Article 1: Definitions

In these general terms and conditions of sale (“GTCS”), the following terms shall have the meanings set out below:

Fruitful-Berries B.V., a private company with limited liability under Dutch law, having its registered office in Panningen and its principal place of business at Venrayseweg 106B (5928 RH) Venlo, Chamber of commerce number 81403410;

the Person with whom FB has concluded an Agreement or with whom FB is negotiating an Agreement;
Parties: FB and the Buyer;

every agreement between the Parties, irrespective of whether it is a framework or individual agreement, regarding the supply of goods to the Buyer against payment of a (fixed) price in money (‘contract of sale’);

Ex Works as defined in the Incoterms 2020 or any newer version of the Incoterms;

all goods that are the subject of an Agreement;

a natural or legal person or company without legal personality;

In these GTCS the terms ‘written’ or ‘in writing’ also mean by fax, by e-mail, by WhatsApp or other (mobile) chat application.

Article 2: Applicability

  1. These GTCS, with the explicit exclusion of all other general terms and conditions, are applicable to all Agreements. If FB at any time does not require strict compliance with these GTCS, this does not mean that FB waives its right to require strict compliance with these GTCS at a later moment or in future cases. Provisions deviating from these GTCS shall only be binding if agreed in writing and shall only apply to that specific case.

TASK INSTRUCTIONS =>
A. Answer these questions about the general terms and conditions of sale:
(i) In which town does Fruitful-Berries B.V. have its registered office?
(ii) Which edition of the Incoterms is named in the Ex Works definition?
(iii) Under what condition are provisions that deviate from these terms binding?
B. Can you print the general terms and conditions of sale from "a natural or" up to and including "(mobile) chat application."?
C. Can you write what follows next in the general terms and conditions of sale, picking up after their last sentence?

LISTING =>

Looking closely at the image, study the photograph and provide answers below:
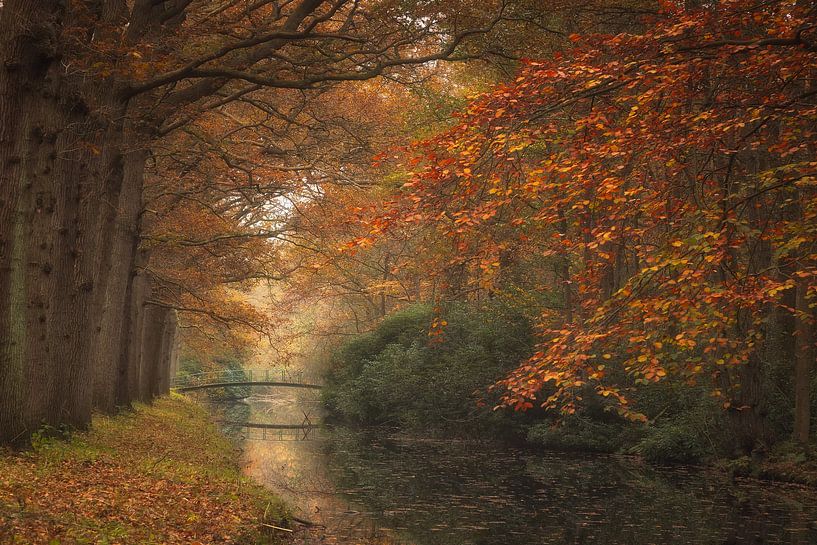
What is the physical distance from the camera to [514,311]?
80.5 feet

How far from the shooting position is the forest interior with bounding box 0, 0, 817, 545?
321 inches

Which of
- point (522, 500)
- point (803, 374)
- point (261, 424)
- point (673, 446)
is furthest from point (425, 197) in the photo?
point (261, 424)

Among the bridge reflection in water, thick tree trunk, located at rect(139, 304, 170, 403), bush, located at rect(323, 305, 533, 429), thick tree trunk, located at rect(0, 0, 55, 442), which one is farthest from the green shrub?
thick tree trunk, located at rect(139, 304, 170, 403)

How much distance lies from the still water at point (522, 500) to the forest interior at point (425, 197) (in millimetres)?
284

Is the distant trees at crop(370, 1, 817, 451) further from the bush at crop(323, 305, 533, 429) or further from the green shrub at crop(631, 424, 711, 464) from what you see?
the bush at crop(323, 305, 533, 429)

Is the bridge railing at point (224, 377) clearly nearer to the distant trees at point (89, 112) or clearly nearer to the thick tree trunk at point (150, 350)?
the thick tree trunk at point (150, 350)

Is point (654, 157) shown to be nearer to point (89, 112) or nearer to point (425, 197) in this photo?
point (425, 197)

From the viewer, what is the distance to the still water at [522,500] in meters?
11.0

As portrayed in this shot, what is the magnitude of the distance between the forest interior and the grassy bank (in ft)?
0.17

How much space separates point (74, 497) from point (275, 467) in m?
11.0

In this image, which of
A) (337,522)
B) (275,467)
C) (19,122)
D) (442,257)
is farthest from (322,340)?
(19,122)

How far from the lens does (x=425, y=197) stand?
8.73m

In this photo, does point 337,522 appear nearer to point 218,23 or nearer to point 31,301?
point 31,301

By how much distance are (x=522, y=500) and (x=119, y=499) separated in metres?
8.05
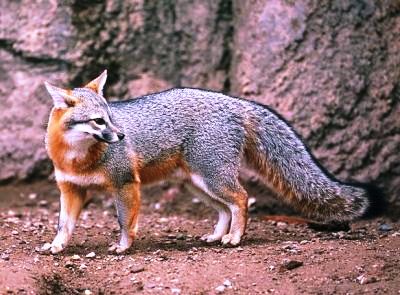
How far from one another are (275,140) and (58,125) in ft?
5.98

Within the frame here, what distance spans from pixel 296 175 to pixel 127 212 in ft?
4.68

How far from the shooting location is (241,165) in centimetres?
797

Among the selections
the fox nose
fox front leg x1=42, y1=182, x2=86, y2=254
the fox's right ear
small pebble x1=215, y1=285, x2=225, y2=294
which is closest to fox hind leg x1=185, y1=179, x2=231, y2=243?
fox front leg x1=42, y1=182, x2=86, y2=254

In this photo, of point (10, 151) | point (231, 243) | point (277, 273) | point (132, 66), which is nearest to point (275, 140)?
point (231, 243)

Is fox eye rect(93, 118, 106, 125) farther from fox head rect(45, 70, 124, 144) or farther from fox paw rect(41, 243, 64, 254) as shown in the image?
fox paw rect(41, 243, 64, 254)

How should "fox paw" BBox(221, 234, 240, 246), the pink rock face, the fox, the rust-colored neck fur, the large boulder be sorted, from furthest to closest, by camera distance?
1. the pink rock face
2. the large boulder
3. "fox paw" BBox(221, 234, 240, 246)
4. the fox
5. the rust-colored neck fur

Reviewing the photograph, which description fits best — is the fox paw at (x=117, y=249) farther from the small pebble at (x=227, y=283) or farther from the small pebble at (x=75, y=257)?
the small pebble at (x=227, y=283)


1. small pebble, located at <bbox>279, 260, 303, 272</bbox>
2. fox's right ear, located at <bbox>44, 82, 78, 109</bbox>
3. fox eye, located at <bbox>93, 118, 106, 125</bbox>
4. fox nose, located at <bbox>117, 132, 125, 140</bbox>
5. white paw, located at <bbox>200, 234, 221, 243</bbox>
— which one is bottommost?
white paw, located at <bbox>200, 234, 221, 243</bbox>

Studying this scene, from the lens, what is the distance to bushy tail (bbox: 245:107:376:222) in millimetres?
7727

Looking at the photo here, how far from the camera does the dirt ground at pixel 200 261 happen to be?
251 inches

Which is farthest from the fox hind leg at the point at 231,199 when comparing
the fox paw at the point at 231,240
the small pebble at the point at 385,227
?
the small pebble at the point at 385,227

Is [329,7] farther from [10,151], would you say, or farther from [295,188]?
[10,151]

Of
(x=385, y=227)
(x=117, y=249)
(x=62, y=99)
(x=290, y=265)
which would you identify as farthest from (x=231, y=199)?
(x=385, y=227)

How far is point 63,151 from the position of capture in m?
7.21
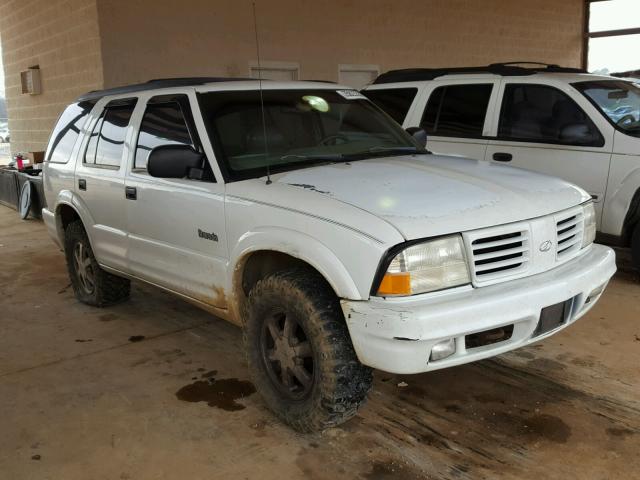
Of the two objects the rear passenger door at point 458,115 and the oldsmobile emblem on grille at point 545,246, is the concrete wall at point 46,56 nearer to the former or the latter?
the rear passenger door at point 458,115

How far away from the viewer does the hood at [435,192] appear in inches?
112

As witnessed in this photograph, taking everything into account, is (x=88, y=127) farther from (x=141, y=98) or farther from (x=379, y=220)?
(x=379, y=220)

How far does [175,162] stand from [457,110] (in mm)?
3721

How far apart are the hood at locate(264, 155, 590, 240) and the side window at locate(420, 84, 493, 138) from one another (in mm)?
2731

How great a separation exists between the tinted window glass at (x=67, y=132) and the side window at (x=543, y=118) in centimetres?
376

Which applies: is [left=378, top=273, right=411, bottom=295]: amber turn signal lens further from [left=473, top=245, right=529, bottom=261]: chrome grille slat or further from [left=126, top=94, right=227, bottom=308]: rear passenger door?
[left=126, top=94, right=227, bottom=308]: rear passenger door

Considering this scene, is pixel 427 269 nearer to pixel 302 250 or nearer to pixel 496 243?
pixel 496 243

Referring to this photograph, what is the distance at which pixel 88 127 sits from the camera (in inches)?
201

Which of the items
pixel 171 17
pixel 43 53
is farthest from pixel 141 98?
pixel 43 53

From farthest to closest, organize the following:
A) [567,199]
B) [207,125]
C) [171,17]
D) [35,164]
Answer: [35,164], [171,17], [207,125], [567,199]

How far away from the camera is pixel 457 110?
256 inches

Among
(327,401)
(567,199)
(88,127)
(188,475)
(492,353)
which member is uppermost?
(88,127)

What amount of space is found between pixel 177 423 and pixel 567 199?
7.72ft

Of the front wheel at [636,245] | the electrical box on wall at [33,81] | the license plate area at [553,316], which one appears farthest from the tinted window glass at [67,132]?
the electrical box on wall at [33,81]
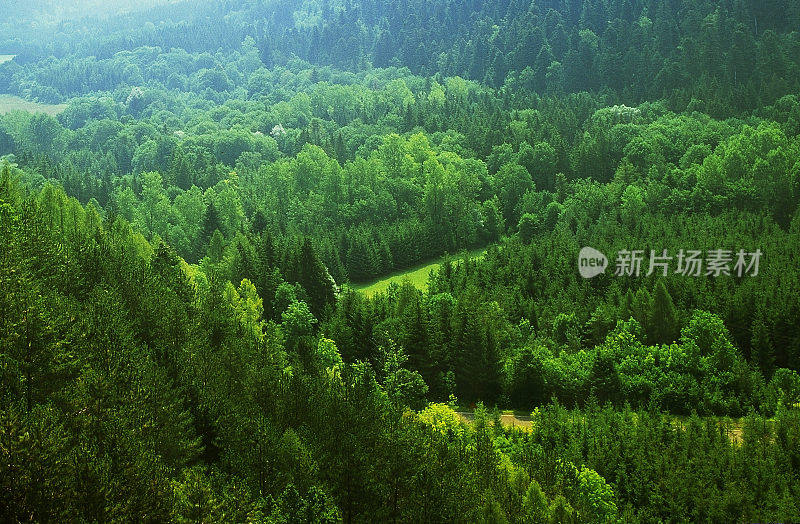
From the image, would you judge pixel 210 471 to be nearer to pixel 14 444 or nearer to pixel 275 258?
pixel 14 444

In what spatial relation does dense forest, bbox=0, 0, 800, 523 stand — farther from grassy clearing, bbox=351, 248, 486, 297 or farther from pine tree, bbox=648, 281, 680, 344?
grassy clearing, bbox=351, 248, 486, 297

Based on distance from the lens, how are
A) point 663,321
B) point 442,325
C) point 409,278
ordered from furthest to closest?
point 409,278
point 663,321
point 442,325

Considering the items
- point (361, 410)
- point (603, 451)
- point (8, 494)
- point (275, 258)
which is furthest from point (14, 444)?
point (275, 258)

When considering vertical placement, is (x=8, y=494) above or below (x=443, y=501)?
above

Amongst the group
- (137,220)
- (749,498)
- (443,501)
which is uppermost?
(443,501)

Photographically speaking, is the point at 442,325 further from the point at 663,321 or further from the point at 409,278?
the point at 409,278

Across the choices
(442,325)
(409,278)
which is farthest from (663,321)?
(409,278)

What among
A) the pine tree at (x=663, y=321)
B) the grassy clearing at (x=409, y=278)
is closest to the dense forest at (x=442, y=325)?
the pine tree at (x=663, y=321)
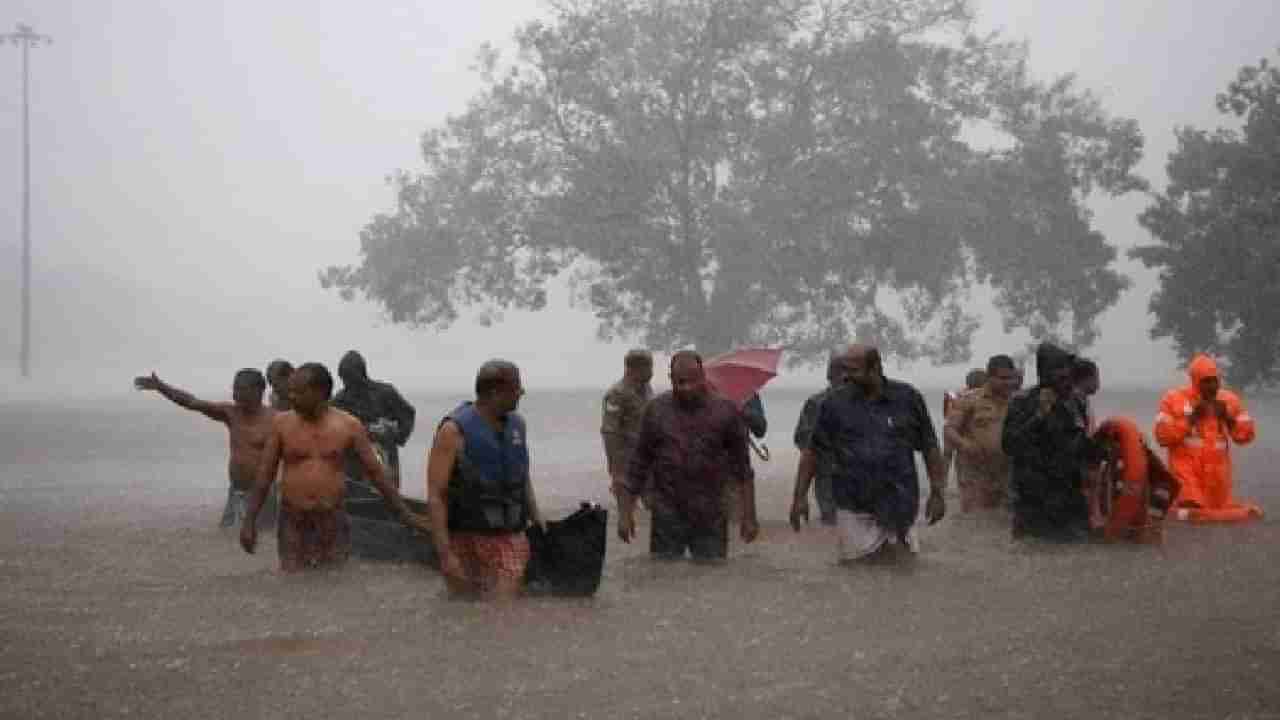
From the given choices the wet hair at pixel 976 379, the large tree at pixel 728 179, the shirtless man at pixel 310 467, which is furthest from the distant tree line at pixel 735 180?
the shirtless man at pixel 310 467

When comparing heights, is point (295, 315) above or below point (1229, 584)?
above

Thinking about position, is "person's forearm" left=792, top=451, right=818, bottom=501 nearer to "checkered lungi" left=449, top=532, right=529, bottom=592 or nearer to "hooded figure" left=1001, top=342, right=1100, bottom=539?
"hooded figure" left=1001, top=342, right=1100, bottom=539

EXPECTED RESULTS =>
A.
(i) Panningen.
(ii) The Incoterms 2020 or any newer version of the Incoterms.
(iii) Only if they are agreed in writing, and then they apply only to that specific case.

B.
a natural or legal person or company without legal personality;

In these GTCS the terms ‘written’ or ‘in writing’ also mean by fax, by e-mail, by WhatsApp or other (mobile) chat application.

C.
  2. Should one or more of the provisions of these GTCS be void (nietig) or be declared null and void (vernietigd), the remaining provisions of these GTCS will continue to apply. The void or voided provisions will be replaced by valid provisions that, taking into consideration the object and purport of these GTCS and the Agreement(-s), deviate as little as possible from the original provisions.
  3. FB is entitled to make amendments to these GTCS.

Article 3: General terms

  1. All offers by FB will be without any obligation. FB reserves the right to revoke any offer made by it within one (1) working day if the Buyer has not yet accepted the offer within that period.
  2. Any acceptance by the Buyer that deviates from the offer by FB, whether or not on subordinate points, will in any case be considered a rejection of this offer and as a new offer by the Buyer. An Agreement will only be concluded in accordance with this new offer following written acceptance by FB.
  3. If FB concludes an Agreement with two or more Buyers, they shall always be jointly and severally liable towards FB for all obligations ensuing from the Agreement.
  4. FB will be entitled, without stating reasons, not to accept orders or assignments.

Article 4: Prices

  1. Prices are stated in euros unless the Parties agree otherwise in writing.
  2. Prices are exclusive of VAT and other taxes and levies.
  3. Unless explicitly agreed otherwise, the prices stated or agreed on by FB apply to delivery EXW.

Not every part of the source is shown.